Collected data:
= Beginning of Section =
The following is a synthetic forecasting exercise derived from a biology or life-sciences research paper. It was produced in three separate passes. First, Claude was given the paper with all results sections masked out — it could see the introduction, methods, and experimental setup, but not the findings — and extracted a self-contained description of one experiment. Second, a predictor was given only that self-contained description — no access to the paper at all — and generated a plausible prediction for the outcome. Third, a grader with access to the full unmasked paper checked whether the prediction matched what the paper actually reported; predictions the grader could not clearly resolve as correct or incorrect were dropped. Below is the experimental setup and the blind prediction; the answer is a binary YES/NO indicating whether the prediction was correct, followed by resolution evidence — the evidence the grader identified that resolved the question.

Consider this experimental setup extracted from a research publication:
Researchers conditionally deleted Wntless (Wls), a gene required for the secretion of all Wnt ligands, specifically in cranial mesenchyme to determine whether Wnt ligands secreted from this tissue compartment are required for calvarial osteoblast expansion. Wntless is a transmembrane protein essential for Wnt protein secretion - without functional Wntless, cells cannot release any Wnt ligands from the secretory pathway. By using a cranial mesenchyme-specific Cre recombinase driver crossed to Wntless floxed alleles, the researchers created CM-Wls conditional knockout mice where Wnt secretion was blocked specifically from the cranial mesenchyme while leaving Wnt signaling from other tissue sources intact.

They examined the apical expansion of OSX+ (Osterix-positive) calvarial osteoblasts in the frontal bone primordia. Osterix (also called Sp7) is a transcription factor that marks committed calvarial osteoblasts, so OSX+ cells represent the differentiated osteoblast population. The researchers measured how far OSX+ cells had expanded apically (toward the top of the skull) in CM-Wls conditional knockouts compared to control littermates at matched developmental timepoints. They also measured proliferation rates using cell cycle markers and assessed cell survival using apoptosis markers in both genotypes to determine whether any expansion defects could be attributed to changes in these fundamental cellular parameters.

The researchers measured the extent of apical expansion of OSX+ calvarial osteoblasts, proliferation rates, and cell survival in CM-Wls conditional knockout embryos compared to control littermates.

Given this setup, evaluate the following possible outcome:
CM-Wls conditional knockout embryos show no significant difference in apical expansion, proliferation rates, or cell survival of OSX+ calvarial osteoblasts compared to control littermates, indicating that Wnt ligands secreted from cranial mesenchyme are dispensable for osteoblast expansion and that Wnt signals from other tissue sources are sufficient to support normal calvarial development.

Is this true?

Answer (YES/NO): NO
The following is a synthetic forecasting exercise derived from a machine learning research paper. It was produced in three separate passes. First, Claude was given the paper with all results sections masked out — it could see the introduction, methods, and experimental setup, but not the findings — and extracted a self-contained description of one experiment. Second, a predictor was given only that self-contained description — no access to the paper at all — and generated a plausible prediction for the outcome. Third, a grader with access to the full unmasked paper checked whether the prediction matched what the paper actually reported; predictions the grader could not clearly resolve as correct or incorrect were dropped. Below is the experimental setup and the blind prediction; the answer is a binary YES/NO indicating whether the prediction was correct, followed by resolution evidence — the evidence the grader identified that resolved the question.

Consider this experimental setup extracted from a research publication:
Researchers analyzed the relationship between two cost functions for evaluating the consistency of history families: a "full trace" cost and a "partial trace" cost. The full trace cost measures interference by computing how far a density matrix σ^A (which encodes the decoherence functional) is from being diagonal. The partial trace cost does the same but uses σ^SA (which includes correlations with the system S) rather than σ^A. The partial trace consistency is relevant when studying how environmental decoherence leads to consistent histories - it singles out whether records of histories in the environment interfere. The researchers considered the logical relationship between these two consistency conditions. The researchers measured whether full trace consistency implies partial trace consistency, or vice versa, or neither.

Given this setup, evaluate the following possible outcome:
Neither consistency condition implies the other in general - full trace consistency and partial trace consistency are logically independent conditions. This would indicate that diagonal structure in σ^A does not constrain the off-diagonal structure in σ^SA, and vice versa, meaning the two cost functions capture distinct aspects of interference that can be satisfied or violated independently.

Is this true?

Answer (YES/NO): NO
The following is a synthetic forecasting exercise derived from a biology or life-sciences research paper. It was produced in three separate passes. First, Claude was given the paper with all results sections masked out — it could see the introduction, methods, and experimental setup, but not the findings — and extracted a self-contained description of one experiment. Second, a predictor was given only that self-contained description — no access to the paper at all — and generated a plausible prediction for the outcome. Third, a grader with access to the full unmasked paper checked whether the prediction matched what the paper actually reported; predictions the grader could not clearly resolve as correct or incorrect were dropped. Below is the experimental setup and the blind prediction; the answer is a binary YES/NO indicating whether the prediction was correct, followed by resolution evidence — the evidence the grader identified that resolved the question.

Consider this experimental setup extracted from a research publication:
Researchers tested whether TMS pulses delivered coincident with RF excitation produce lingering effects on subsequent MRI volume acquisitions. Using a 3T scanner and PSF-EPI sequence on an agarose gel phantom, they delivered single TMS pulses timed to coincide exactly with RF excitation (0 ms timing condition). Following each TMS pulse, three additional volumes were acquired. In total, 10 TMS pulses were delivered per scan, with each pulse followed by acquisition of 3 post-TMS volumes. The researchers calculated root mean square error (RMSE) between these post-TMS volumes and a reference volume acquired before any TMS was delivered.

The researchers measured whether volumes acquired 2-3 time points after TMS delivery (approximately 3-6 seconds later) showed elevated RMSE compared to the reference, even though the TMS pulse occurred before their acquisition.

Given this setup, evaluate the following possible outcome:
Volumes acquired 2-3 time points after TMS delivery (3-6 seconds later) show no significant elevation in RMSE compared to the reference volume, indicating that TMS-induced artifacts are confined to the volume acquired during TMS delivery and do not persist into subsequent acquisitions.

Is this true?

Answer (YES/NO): YES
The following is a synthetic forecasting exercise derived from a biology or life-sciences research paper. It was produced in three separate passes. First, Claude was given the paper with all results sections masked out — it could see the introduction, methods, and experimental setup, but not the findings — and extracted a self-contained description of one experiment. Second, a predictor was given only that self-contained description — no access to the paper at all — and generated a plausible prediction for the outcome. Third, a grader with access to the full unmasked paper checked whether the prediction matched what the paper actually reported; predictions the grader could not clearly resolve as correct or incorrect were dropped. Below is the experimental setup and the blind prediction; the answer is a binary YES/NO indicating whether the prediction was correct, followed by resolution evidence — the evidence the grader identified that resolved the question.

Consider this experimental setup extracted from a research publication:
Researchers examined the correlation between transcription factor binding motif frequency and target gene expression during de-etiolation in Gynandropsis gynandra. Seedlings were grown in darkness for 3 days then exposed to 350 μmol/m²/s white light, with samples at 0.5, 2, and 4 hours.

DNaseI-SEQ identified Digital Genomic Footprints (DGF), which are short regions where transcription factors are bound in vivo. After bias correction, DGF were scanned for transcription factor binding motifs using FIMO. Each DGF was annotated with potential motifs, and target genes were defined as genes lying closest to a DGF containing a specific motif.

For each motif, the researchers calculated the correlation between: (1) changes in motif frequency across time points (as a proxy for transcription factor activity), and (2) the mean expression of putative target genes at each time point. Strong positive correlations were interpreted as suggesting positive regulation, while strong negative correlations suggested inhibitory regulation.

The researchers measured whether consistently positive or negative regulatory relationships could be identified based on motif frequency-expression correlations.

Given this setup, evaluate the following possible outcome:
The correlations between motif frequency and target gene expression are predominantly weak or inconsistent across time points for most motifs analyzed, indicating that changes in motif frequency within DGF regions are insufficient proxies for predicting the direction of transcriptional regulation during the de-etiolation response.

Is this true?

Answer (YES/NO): NO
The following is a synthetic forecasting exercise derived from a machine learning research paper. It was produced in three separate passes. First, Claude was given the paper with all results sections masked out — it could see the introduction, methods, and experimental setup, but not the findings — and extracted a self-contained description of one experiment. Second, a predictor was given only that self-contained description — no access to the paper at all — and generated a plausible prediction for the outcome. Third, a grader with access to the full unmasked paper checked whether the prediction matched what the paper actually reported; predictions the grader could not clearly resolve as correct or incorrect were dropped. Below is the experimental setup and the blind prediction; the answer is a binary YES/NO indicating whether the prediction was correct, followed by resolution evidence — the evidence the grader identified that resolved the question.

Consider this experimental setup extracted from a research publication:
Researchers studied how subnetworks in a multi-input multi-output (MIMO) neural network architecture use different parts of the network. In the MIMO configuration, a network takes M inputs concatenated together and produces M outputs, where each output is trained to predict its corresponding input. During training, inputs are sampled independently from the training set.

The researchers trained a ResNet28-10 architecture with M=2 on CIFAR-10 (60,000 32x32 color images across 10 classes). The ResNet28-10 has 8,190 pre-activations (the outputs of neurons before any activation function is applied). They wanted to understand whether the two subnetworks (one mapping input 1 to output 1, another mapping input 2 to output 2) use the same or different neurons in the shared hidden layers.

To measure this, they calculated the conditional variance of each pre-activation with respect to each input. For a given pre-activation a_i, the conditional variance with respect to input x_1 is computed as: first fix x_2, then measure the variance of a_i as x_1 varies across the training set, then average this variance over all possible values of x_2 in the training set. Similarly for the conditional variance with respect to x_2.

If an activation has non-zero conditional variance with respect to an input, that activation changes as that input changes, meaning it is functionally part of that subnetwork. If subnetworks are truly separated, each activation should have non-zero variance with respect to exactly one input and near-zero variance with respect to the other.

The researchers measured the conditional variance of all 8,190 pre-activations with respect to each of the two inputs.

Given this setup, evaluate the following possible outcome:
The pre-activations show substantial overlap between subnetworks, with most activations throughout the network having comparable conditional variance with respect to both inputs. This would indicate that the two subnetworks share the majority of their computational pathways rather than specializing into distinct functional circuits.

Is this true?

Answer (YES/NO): NO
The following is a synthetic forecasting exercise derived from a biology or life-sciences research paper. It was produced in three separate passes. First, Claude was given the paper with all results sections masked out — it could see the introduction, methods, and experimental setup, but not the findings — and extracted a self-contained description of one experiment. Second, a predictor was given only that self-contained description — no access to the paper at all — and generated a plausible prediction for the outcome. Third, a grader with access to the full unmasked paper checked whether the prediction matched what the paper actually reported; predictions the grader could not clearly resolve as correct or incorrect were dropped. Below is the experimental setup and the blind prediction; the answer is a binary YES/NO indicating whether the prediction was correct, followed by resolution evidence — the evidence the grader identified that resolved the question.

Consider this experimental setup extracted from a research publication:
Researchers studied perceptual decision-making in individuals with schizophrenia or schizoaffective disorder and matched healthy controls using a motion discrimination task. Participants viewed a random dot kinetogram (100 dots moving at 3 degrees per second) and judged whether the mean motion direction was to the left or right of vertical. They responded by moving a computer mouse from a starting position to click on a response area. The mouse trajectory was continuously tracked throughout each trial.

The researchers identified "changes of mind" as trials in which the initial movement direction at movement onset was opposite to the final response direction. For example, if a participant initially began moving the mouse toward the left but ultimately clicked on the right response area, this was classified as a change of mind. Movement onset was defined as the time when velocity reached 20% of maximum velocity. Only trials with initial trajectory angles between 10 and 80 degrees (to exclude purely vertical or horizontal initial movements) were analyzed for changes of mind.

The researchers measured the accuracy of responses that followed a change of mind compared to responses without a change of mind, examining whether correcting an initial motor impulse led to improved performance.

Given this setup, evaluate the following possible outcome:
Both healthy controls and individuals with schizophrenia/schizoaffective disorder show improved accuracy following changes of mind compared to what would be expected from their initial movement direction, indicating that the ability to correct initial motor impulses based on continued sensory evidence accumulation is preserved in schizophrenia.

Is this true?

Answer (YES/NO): NO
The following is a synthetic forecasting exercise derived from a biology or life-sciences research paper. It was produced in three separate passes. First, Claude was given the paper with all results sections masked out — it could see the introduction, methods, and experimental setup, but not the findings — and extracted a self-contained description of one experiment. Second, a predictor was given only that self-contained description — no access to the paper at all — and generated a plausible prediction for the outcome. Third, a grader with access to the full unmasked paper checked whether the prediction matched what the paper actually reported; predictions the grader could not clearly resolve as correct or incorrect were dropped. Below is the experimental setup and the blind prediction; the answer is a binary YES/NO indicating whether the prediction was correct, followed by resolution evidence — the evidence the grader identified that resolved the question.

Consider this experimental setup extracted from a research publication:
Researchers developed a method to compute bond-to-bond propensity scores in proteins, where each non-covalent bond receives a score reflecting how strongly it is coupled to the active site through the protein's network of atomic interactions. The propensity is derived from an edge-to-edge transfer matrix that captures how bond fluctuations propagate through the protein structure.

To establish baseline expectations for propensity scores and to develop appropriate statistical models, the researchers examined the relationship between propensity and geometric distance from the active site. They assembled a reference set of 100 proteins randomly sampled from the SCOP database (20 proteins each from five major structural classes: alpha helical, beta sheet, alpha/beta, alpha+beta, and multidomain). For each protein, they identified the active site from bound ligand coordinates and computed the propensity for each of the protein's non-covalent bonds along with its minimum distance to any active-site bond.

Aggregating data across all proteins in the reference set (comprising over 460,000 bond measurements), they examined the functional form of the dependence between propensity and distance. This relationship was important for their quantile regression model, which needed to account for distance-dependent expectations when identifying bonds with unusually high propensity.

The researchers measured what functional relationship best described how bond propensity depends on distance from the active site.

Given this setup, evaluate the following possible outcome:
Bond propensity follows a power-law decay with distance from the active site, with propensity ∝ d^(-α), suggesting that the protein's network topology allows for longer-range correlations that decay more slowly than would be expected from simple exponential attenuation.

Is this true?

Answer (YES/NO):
= End of Section =
WORK INSTRUCTIONS: Of the entries listed above, reproduce only the lines starting at the line containing "Volumes acquired 2-3 time points after TMS delivery (3-6" and ending at the line containing "Answer (YES/NO): YES". Include both, exactly as they stand.

PROBLEM SOLUTION:
Volumes acquired 2-3 time points after TMS delivery (3-6 seconds later) show no significant elevation in RMSE compared to the reference volume, indicating that TMS-induced artifacts are confined to the volume acquired during TMS delivery and do not persist into subsequent acquisitions.

Is this true?

Answer (YES/NO): YES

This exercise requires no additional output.